Methods: A prospective descriptive study was conducted over a two-year period (November 2017–November 2019) at a tertiary care teaching hospital in South India. A total of 59 patients with radiologically confirmed venous thrombosis were included. Clinical data, comorbidities, and laboratory parameters, including complete blood count, ESR, CRP, serum homocysteine, and antiphospholipid antibodies, were collected. Statistical analysis was performed using SPSS version 17. Associations were assessed using Chi-square or Fisher’s exact test, and p-values <0.05 were considered significant.

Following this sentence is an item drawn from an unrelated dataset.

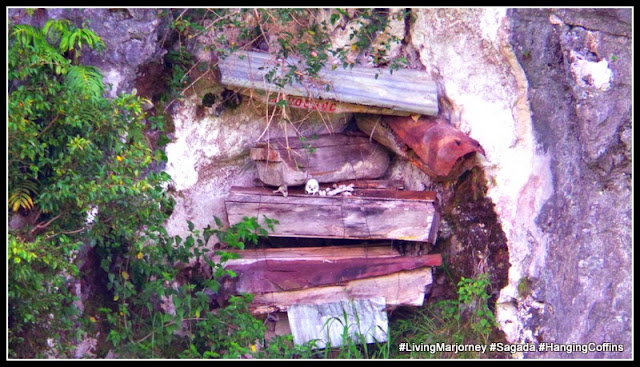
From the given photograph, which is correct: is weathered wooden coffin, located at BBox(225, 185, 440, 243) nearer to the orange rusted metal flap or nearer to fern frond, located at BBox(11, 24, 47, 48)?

Results: Among 59 patients, the majority were male (≈80%), with peak incidence in the 20–30 and 40–50-year age groups. DVT was the most common presentation (≈60%), followed by CVT (≈20%). Alcohol consumption (35.6%), High BMI (45%), and H/o prior thrombosis (20.3%) were frequent risk factors. Comorbidities included hypertension (30.5%), diabetes mellitus (27%), and chronic liver disease (30.5%). Elevated serum homocysteine (>15 µmol/L) was observed in 78%, and elevated CRP in 81% of cases. Polycythemia (20.3%) and H/o recent surgery (6.8%) were also associated with thrombosis. Significant associations were noted between patients with diabetes and chronic liver disease with pulmonary embolism.

Conclusion: Venous thrombosis in this cohort predominantly affected young to middle-aged males and was frequently unprovoked. Modifiable risk factors such as obesity, alcohol use, and metabolic comorbidities were prevalent. Elevated inflammatory markers and homocysteine levels highlight the role of inflammation and metabolic dysregulation in thrombogenesis.